В свое время Витте возлагал большие надежды на депутатов из крестьян, считая, что они дадут устойчивую группу консервативных, а во всяком случае преданных царю и монархической идее членов Думы. Теперь он говорил, что эта надежда у него пропала, так как кадеты обманут и опутают их несбыточными, но хитрыми обещаниями, из-за которых крестьяне будут их поддерживать и когда-то догадаются, что их надули. Сам Витте был не прочь допустить и узаконить экспроприацию земель частных владельцев в пользу крестьян, но подчеркивал, что к этому средству следовало бы прибегнуть, только убедившись, что оно принесет действительную пользу и народу, и стране, а кадеты, говорил он, непременно сделают это предложение, но не ради блага России, а ради только своих партийных целей, для того чтобы добиться преобладающего значения, чтобы увеличить свою популярность среди массы населения.
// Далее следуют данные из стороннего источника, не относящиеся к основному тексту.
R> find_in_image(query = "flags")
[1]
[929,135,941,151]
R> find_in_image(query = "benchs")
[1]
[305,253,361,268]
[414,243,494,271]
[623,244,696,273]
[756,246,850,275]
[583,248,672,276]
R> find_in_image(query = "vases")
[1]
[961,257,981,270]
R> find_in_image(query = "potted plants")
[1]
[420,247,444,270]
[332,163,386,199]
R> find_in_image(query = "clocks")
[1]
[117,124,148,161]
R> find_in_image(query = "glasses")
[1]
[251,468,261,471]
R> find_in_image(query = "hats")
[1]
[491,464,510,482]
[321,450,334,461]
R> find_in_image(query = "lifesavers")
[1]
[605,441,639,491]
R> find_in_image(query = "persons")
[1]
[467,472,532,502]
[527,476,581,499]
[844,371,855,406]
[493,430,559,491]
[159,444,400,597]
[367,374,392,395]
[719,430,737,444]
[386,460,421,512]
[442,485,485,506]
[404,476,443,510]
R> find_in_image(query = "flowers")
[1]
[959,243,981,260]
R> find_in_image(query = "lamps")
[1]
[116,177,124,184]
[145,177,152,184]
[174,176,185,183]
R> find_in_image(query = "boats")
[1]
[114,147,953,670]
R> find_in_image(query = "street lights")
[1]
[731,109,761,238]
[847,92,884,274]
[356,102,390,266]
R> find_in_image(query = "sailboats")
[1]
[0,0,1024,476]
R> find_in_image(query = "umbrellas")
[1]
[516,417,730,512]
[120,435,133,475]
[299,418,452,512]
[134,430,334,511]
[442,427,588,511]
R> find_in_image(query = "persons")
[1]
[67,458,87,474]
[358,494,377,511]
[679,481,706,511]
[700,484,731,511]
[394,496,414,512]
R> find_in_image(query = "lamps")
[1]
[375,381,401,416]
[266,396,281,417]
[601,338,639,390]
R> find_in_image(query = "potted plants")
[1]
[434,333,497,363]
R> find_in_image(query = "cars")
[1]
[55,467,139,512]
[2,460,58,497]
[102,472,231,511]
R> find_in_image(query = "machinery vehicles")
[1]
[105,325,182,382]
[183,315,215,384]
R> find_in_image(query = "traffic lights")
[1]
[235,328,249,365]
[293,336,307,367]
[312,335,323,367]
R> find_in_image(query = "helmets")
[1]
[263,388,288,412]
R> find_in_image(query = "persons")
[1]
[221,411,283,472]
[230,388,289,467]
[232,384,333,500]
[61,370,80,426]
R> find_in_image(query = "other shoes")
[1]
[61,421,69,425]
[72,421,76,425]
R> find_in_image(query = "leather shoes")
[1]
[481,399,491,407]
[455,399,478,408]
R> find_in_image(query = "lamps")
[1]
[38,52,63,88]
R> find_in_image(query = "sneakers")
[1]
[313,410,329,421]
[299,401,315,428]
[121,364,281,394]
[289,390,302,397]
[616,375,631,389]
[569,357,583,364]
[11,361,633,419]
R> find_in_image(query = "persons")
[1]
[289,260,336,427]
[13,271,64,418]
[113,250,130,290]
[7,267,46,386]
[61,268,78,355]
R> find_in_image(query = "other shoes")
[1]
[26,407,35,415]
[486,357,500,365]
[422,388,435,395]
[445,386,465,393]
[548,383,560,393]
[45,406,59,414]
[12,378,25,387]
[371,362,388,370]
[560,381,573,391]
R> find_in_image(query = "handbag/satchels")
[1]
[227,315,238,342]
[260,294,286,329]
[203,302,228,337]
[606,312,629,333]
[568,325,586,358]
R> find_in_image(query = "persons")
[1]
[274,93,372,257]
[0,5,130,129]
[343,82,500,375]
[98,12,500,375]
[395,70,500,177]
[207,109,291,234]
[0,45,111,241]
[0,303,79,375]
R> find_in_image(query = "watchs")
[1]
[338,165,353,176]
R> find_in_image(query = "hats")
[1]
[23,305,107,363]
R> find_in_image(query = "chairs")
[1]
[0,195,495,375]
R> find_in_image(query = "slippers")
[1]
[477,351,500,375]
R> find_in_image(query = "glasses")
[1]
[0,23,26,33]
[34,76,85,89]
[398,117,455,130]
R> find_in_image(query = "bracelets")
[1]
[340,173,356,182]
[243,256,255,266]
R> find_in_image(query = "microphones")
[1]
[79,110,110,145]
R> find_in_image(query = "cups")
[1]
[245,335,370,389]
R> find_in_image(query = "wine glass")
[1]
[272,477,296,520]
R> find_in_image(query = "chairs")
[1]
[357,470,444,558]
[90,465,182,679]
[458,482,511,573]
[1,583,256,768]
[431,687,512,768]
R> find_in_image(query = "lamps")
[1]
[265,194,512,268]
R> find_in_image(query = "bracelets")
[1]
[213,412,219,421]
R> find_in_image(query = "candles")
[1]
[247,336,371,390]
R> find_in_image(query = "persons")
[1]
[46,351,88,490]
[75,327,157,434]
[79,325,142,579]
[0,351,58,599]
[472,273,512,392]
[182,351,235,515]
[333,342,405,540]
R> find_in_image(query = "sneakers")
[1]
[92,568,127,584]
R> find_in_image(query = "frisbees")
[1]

Я считаю нужным упомянуть об этих впечатлениях, так как думаю, что они не были без влияния на принятое тогда же нашим председателем решение, хотя, сообщая нам о нем, он ни полсловом не обмолвился об этих мотивах, выставивши совершенно иные; но так как, с другой стороны, он не скрывал в беседах с нами своих мнений о будущности Государственной думы, то сомневаюсь, чтобы они не играли никакой роли, когда он обратился к государю с просьбою уволить его накануне созыва первого российского парламента, на осуществление которого им было потрачено столько времени и труда. Мне кажется тоже любопытным, само по себе, припомнить резкость суждений графа Витте, высказанных в такое время, когда нервы его были напряжены вне всякой меры, в известной части своей не лишенных, однако, политического предвидения, как бы ни смотреть на его личные убеждения и на те планы, которые он лелеял в душе.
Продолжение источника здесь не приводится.